We broke up some of the standard sites with some diversions such as a night time Segway tour of the city, which offered a different perspective of Paris at night and was knowledgeably led by a French history major who was able to expound upon historic details regarding each of the stops along the tour. Another day during our stay in Paris, we took a break from hoofing it around and about the city on a Seine River cruise; touristic river cruises in many cities provide such an amazing vantage point that is often missed on terrestrial only sightseeing itineraries. A couple of the museums on our agenda, Cité de la Musique and Musée des égoûts de Paris, were two of what I’d guess would be some of the lesser known or visited museums in Paris. My son, being a talented musician had an interest in the music museum (located toward the northeast outskirts of the city), and my son and I, both enjoying seeing some unusual points of interest, found the the sewer museum to be a nice (if not the best smelling) departure from the typical sightseeing stops.

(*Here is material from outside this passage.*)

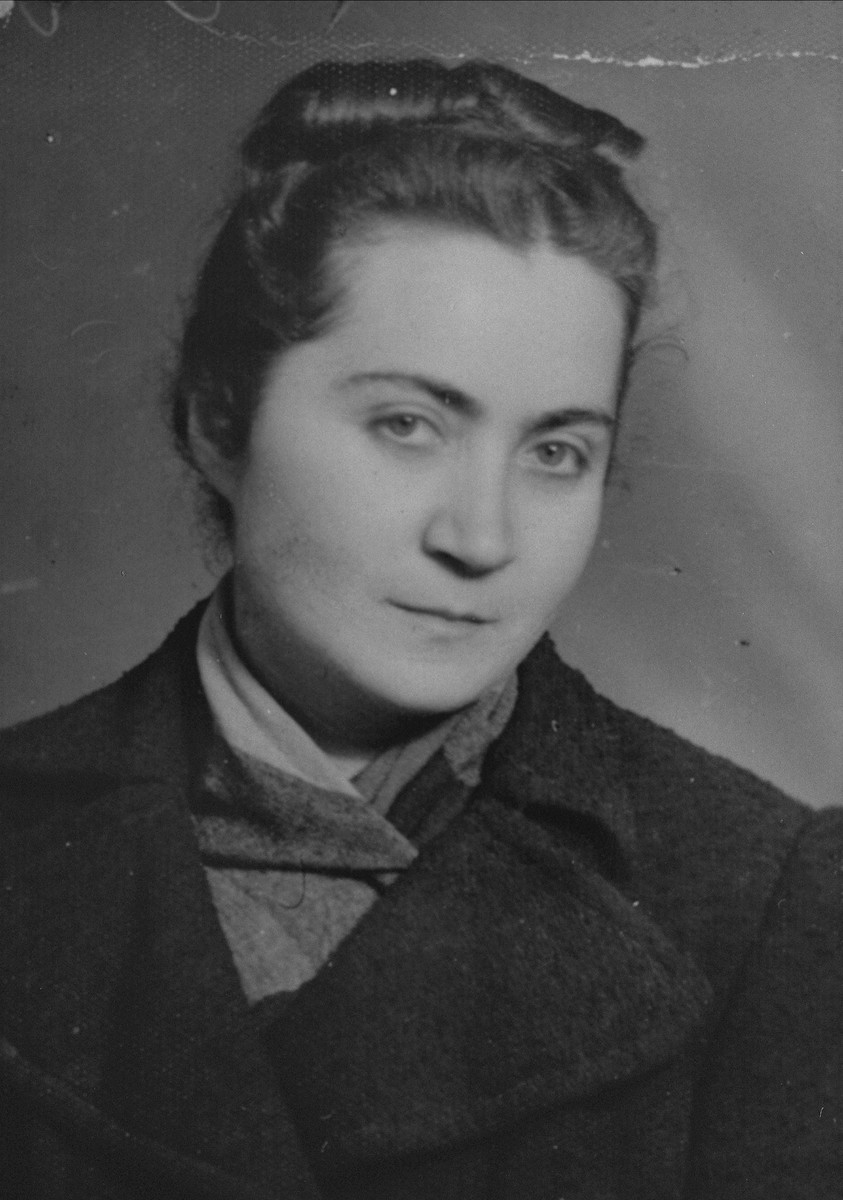 Portrait of Fryda Litwak, a young Jewish woman living in hiding in Poland.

Of course, we were obligated to take in the incredible architecture of the numerous churches and cathedrals lacing the city. Notre Dame was spectacular as expected, inside and out, as was the Basilique Sacré-Coeur of Montmartre, along with too many other churches and cathedrals to mention or even remember by name after the passing of more than four years. We happened to be in Paris for Easter since our visit was during my son’s spring break from high school, and as such we found our way to the American Cathedral in Paris for a memorable and meaningful Easter Day service. We of course managed our way to see the usual suspects – the Eiffel Tour, The Arc de Triomphe, Palais Garnier – Opera National de Paris, the Panthéon and the like; but we also just ambled our way through the city to soak up the atmosphere via the city squares, parks, bridges, districts, gardens and streets themselves. We did manage to squeeze a day trip via train to Versailles, since the palace and gardens were not to be missed. While it was cold and rainy on the day of our trip to Versailles, the weather didn’t detract from Versailles’ splendor.

Per common knowledge and living up to its reputation, Parisian fare is worth a trip to France just for dining’s sake. During our wanderings through Paris, Devan and I sampled crepes (leading to my son’s Nutella addiction), fresh breads, rich cheeses, light macarons, delectable pastries and too many exquisite French cuisine delights for our own good. All of our meals and snacks in Paris were notable as were the historical and beautiful sites we visited, but one of my favorite memories of the trip is of the kind treatment bestowed upon us by so many of the locals. While studying our map of Père Lachaise Cemetery in our quest to find the graves of Jim Morrison and Chopin, an elderly gentleman approached Devan and me asking if he could help us find something. We told him which graves we wanted to visit, but that we had a map to lead our way. He insisted on accompanying us to each, saying we’d have a difficult time even with the map. Other travelers have managed unguided, so I was wondering if he thought Devan and I didn’t look to be all that bright. 🙂 BUT, we accepted his gracious offer to guide us to visit Morrison and Chopin and were regaled with his vast knowledge of the cemetery and Paris in general. He also asked if we had anything else on our itinerary that he could help us find. After he led us to Jim Morrison’s and Chopin’s resting places, the kind gentleman pointed us in the direction of the music museum. This encounter was not our sole experience with unsolicited kindness of locals in Paris. Another day while consulting our handy dandy attraction maps, we were again approached by a Parisian offering to help direct us to our destination of the catacombs. Devan and I actually enjoy the opportunity to roam and take a few wrong turns (time permitting, of course) as we explore our vacation destinations, but we also have been extremely fortunate to be confronted with kindness, rather than the hostility we so often hear about during others’ travel escapades. I can only hope that we’ll be lucky enough to have these same types of positive experiences during our upcoming venture to Prague, Vienna and Budapest!